__Document extract__
According to another embodiment, a computer program product may execute a method of transmitting a binaural audio signal, wherein the method may have the steps of: receiving audio data having an M-channel audio signal being a downmix of an N-channel audio signal and spatial parameter data for upmixing the M-channel audio signal to the N-channel audio signal; converting spatial parameters of the spatial parameter data into first binaural parameters in response to at least one binaural perceptual transfer function; converting the M-channel audio signal into a first stereo signal in response to the first binaural parameters; generating the binaural audio signal by filtering the first stereo signal in a stereo filter; determining filter coefficients for the stereo filter in response to the binaural perceptual transfer function; and transmitting the binaural audio signal.
According to another embodiment, a computer program product may execute a method of transmitting and receiving a binaural audio signal, wherein the method may have: a transmitter performing the steps of: receiving audio data having an M-channel audio signal being a downmix of an N-channel audio signal and spatial parameter data for upmixing the M-channel audio signal to the N-channel audio signal, converting spatial parameters of the spatial parameter data into first binaural parameters in response to at least one binaural perceptual transfer function, converting the M-channel audio signal into a first stereo signal in response to the first binaural parameters, generating the binaural audio signal by filtering the first stereo signal in a stereo filter, determining filter coefficients for the stereo filter in response to the binaural perceptual transfer function, and transmitting the binaural audio signal; and a receiver performing the step of receiving the binaural audio signal.
Accordingly, the Invention seeks to mitigate, alleviate or eliminate one or more of the above mentioned disadvantages singly or in any combination.
According to a first aspect of the invention there is provided an apparatus for generating a binaural audio signal, the apparatus comprising: means for receiving audio data comprising an M-channel audio signal being a downmix of an N-channel audio signal and spatial parameter data for upmixing the M-channel audio signal to the N-channel audio signal; parameter data means for converting spatial parameters of the spatial parameter data into first binaural parameters in response to at least one binaural perceptual transfer function; conversion means for converting the M-channel audio signal into a first stereo signal in response to the first binaural parameters; a stereo filter for generating the binaural audio signal by filtering the first stereo signal; and coefficient means for determining filter coefficients for the stereo filter in response to the binaural perceptual transfer function.

__Description of the task__
Resume the binaural audio passage, starting after its last sentence. The entries that follow are separate from the binaural audio passage.

__Material__
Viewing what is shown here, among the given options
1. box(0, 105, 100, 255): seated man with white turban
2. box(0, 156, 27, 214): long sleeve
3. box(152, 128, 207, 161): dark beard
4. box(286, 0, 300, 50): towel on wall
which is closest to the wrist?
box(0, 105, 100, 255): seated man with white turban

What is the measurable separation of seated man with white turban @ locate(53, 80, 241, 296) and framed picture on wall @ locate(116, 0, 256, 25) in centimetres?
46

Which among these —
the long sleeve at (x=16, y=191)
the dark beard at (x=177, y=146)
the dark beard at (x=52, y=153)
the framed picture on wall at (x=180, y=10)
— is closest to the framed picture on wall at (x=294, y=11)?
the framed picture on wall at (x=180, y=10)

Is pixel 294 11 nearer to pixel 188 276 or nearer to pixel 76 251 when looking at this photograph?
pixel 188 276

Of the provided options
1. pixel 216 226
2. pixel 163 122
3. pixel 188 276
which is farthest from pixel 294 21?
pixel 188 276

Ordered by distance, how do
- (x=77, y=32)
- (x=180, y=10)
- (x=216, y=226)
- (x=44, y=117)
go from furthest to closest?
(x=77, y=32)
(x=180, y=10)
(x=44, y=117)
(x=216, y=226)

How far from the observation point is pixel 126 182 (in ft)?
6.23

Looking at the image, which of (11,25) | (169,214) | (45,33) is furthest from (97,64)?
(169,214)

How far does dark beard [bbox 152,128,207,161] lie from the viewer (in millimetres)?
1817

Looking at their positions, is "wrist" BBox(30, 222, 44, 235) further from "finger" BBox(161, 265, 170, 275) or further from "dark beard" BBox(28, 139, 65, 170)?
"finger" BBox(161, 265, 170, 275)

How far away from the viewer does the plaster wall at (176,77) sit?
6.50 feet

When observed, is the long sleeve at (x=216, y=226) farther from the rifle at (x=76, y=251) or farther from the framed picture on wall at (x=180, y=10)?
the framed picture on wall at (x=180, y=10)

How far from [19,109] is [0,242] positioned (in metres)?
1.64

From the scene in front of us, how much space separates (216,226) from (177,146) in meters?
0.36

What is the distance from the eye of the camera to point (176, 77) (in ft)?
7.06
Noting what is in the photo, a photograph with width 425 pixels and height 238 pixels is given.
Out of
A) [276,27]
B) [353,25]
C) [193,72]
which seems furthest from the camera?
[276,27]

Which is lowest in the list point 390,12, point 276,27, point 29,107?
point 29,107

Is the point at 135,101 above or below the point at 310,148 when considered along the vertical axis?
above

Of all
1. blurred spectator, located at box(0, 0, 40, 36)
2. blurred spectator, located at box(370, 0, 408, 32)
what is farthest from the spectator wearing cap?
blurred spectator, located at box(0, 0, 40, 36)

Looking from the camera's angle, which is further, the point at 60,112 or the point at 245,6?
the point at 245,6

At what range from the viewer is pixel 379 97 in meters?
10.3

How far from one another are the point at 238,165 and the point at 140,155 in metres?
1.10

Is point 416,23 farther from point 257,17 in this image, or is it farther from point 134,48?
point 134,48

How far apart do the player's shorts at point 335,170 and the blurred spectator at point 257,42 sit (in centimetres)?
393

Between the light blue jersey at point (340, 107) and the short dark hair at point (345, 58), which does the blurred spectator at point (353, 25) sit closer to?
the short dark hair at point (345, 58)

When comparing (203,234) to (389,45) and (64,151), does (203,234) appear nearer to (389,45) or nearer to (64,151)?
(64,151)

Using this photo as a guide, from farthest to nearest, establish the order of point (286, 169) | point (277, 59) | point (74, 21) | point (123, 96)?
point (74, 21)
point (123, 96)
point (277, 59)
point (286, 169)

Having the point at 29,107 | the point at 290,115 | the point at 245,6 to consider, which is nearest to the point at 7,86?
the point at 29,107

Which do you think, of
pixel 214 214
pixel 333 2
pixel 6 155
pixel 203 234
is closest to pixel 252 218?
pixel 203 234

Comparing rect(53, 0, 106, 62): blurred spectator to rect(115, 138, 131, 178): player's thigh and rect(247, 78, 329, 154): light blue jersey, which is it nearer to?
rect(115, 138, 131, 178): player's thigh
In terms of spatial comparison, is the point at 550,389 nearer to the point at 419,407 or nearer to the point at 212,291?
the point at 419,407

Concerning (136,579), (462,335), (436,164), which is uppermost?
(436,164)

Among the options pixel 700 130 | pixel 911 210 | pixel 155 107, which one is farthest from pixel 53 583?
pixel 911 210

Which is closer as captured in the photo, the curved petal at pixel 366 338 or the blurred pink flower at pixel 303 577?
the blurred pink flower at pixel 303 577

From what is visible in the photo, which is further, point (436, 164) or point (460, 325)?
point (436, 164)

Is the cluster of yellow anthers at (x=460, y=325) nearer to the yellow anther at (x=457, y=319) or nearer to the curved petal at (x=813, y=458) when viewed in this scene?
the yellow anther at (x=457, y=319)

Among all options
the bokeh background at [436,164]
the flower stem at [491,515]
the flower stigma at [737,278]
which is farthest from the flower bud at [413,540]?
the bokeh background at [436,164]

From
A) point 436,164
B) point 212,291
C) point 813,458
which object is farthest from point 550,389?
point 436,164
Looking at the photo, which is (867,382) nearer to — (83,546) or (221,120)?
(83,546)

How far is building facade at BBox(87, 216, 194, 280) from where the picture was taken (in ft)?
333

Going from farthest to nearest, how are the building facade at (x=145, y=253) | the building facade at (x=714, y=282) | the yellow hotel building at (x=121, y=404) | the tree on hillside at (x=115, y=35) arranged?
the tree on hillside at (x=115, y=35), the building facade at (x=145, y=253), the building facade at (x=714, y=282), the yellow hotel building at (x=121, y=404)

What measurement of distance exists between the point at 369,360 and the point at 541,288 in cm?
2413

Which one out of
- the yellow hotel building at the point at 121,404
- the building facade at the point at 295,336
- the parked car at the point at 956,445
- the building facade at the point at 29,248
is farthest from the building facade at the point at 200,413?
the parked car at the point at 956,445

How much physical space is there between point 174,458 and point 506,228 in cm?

__Answer below__
The invention may allow an improved binaural audio signal to be generated. In particular, embodiments of the invention may use a combination of frequency and time processing to generate binaural signals reflecting echoic audio environments and/or HRTF or BRIRs with long impulse responses. A low complexity implementation may be achieved. The processing may be implemented with low computational and/or memory resource demands.
The M-channel audio downmix signal may specifically be a mono or stereo signal comprising a downmix of a higher number of spatial channels such as a downmix of a 5.1 or 7.1 surround signal. The spatial parameter data may specifically comprise inter-channel differences and/or cross-correlation differences for the N-channel audio signal. The binaural perceptual transfer function(s) may be HRTF or a BRIR transfer function(s).
According to an optional feature of the invention, the apparatus further comprises transform means for transforming the M-channel audio signal from a time domain to a subband domain and wherein the conversion means and the stereo filter is arranged to individually process each subband of the subband domain.
The feature may provide facilitated implementation, reduced resource demands and/or compatibility with many audio processing applications such as conventional decoding algorithms.
According to an optional feature of the invention, a duration of an impulse response of the binaural perceptual transfer function exceeds a transform update interval.
The invention may allow an improved binaural to signal to be generated and/or may reduce complexity. In particular, the invention may generate binaural signals corresponding to audio environments with long echo or reverberation characteristics.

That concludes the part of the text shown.